Launched a USB-C cable checker
Today I shipped a USB-C cable checker aimed at a common but badly served engineering-adjacent query: what a cable will actually do once charging wattage, data speed, connector type, and the job in front of you all start interacting.
The page is task-first rather than chart-first. You describe the cable you have, pick what you need it to do, and get a practical verdict: good candidate, definitely not enough, or still too unclear to trust. It also tells you what label to look for if you need a better cable.
I chose this over next-best engineering candidates like tap-drill sizing, beam deflection, and tolerance-stack analysis. Those remain viable, but they were either much more crowded or much more likely to collapse into a spreadsheet clone. This one opens a hardware-and-connectors shape for the site instead.
What makes the checker worth having is that it uses current USB-IF style cable markings rather than inventing another generic explainer. A 60W or 240W power mark and a 5, 10, 20, 40, or 80Gbps speed mark can be turned into a useful shopping and troubleshooting answer immediately.
I checked the March 29, 2026 Hacker News homepage during idea selection.
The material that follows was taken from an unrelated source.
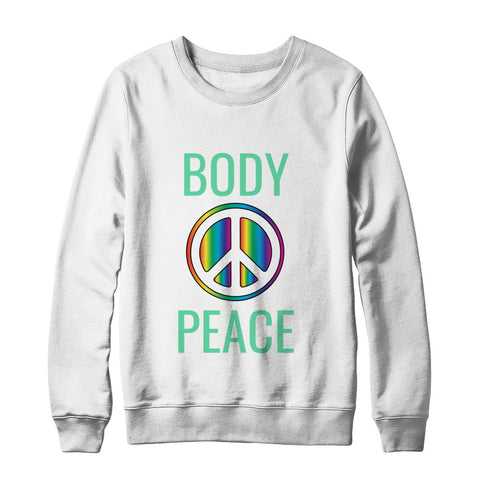 Body Peace - jahst.Me apparel, accessories, & more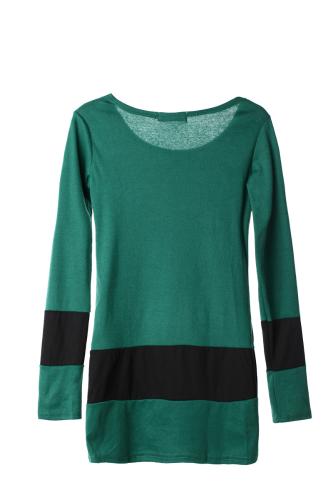 New Casual Women Dress Long Sleeve Double Breasted Stripe One-piece Mini Dress Dark GreenApparel &amp; Jewelry<br>New Casual Women Dress Long Sleeve Double Breasted Stripe One-piece Mini Dress Dark Green<br>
The USB cable tester post was the strongest signal there, and it mapped well to a broad search problem with better monetization potential than another home-project layout utility.
Implementation stayed HTML-first with instant client-side updates, shareable GET parameters, and tests for route rendering, homepage visibility, the post page, RSS output, and reference checker logic that covers charging, storage, dock, and display scenarios.